Untuk menjaring calon yang akan didudukkan pada jabatan berbayar tentu seorang Kepala Daerah  tidak mungkin langsung mencari mangsanya tapi harus menggunakan orang lain karenanya dia harus menyiapkan jaringan semacam Multi Level untuk menyasar sasaran dimaksud.Bisa terjadi operator lapangan multi level berasal dari bawahannya atau juga orang lain yang dipercayainys diluar jajaran pemerintah daerah bahkan mungkin juga anaknya yang dihunjuk untuk memainkan peran tersebut.
Semakin panjang mata rantai antara Kepala Daerah dengan oknum pns yang akan diangkat maka semakin besar biaya yang harus dikeluarkannya karena setiap orang yang berperan dalam jaringan juga harus memperoleh bagian.Illustrasinya sebagai berikut.Kepala Daerah menentukan tarif dasar untuk jabatan setingkat kepala seksi di satu unit kerja dipatok Rp.25 juta .
Artinya Kepala Daerah menerima bersih dana sebesar itu dan tidak dipersoalkannya berapa dana yang akan ditarik para operator dari calon pejabat yang akan diangkat.Semakin panjang mata rantai antara Kepala Daerah dengan calon pejabat maka biaya yang dikeluarkan akan semakin besar.

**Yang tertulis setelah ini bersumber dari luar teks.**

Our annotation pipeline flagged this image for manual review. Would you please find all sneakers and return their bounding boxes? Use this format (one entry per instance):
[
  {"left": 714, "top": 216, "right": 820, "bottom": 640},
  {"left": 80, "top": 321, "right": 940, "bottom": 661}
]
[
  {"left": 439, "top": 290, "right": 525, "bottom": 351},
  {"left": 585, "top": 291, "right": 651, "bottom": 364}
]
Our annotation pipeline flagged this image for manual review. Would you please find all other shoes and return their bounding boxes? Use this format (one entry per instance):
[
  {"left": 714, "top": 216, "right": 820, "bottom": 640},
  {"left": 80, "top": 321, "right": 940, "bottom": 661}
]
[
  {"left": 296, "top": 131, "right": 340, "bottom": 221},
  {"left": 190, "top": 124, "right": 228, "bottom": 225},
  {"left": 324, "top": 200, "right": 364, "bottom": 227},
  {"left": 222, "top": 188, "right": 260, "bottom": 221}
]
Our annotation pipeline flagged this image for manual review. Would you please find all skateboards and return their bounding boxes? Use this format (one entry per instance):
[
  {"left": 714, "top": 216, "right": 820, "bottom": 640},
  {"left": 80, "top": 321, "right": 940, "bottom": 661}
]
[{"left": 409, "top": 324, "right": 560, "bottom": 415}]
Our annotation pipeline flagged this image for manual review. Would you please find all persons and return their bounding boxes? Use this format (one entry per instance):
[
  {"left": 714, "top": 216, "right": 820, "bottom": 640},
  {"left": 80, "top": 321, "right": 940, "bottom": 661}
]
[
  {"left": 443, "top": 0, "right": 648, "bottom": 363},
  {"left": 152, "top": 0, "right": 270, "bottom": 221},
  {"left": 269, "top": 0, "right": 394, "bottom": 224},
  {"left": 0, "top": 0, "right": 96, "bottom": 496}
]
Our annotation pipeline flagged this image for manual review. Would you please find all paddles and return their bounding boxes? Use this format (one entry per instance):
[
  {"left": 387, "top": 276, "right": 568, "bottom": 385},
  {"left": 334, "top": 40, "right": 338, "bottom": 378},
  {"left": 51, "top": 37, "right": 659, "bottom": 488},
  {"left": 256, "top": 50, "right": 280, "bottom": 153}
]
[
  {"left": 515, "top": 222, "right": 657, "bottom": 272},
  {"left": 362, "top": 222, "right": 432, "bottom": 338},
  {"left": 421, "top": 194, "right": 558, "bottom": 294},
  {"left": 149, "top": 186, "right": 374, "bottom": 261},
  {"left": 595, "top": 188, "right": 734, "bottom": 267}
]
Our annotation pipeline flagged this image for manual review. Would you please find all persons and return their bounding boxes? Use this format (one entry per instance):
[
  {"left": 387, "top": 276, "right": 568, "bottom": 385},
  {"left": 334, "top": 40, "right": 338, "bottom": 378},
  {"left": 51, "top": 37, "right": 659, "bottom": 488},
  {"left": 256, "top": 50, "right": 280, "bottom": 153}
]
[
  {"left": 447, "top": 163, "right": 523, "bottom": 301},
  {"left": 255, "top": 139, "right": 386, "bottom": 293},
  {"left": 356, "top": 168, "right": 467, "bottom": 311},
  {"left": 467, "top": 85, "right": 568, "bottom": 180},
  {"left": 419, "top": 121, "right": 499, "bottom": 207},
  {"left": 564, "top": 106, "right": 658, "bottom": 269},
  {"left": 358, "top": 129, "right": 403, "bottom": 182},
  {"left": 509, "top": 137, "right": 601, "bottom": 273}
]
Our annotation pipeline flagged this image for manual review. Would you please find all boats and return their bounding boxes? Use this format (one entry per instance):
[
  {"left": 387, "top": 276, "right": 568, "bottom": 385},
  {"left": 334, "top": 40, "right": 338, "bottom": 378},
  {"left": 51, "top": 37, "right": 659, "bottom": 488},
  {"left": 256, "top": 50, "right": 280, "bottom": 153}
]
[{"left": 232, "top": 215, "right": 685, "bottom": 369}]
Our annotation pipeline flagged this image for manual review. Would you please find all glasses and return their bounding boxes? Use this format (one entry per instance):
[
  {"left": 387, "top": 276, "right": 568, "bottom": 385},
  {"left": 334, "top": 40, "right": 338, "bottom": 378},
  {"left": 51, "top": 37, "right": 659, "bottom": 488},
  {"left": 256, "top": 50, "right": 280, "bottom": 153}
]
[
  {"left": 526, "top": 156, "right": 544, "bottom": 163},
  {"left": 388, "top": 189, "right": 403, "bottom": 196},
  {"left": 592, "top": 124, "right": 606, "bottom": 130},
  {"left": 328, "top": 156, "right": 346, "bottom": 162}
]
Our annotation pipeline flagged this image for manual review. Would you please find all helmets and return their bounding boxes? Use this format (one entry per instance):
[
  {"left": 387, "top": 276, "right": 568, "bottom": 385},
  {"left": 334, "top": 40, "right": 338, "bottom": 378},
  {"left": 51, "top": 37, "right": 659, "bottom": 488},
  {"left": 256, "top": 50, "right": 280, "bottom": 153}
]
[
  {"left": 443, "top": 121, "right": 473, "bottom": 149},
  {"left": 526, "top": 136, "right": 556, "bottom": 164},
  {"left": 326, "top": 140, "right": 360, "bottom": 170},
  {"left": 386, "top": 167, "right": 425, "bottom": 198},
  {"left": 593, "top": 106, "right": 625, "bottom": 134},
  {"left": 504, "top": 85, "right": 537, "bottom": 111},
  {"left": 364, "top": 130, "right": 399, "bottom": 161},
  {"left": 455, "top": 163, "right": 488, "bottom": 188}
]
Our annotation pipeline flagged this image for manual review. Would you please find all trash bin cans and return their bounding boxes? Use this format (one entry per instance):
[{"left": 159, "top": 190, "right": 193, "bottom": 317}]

Ada beberapa alasan kenapa dibutuhkan adanya semacam jaringan atau multi level .
Pertama,seorang Kepala Daerah harus menjaga " wibawa" nya sehingga tidak mungkin langsung " menjajakan dagangannya" dan untuk itu dia butuh orang lain.Kedua,untuk menghilangkan jejak andainya permainan terbongkar.Kepala Daerah akan bisa membusungkan dada dengan menyatakan dia tidak pernah terima uang dari pejabat yang diangkatnya dan si pemberi uang juga tidak akan dapat membuktikan bahwa ia telah menyetor atau memberikan sejumlah uang kepada si Kepala Daerah.Dengan pola sejenis multi level yang demikianlah maka sulit memberantas praktek dagang jabatan yang ditengarai terjadi di berbagai daerah oleh karena lemahnya data,fakta yang dibutuhkan untuk menyatakan telah terjadinya tindak pidana penyuapan atau penyalahgunaan kekuasan.
Diduga praktek dagang jabatan ini terjadi oleh karena semakin ketatnya pengawasan terhadap penggunaan Anggaran Pendapatan dan Belanja Daerah (APBD) termasuk dalam pelaksanaan tender proyek.Dimasa lalu sudah merupakan rahasia umum adanya kewajiban bagi setiap orang atau rekanan yang memenangkan tender untuk menyetorkan sejumlah upeti kepada Kepala Daerah.Tetapi karena semakin banyaknya pejabat ataupun anggota legislatif yang terseret masalah hukum karena penyalah gunaan anggaran maka Kepala Daerah mulai melirik potensi lain yang dapat dijadikan sebagai lumbung baru penghasil uang dan lumbung itu adalah dagang jabatan.
Tidak dapat dipungkri praktek dagang jabatan akan memberi efek merusak yang dahsyat terhadap organisasi pemerintah tidak hanya pada saat kejadian tetapi juga untuk jangka yang lama.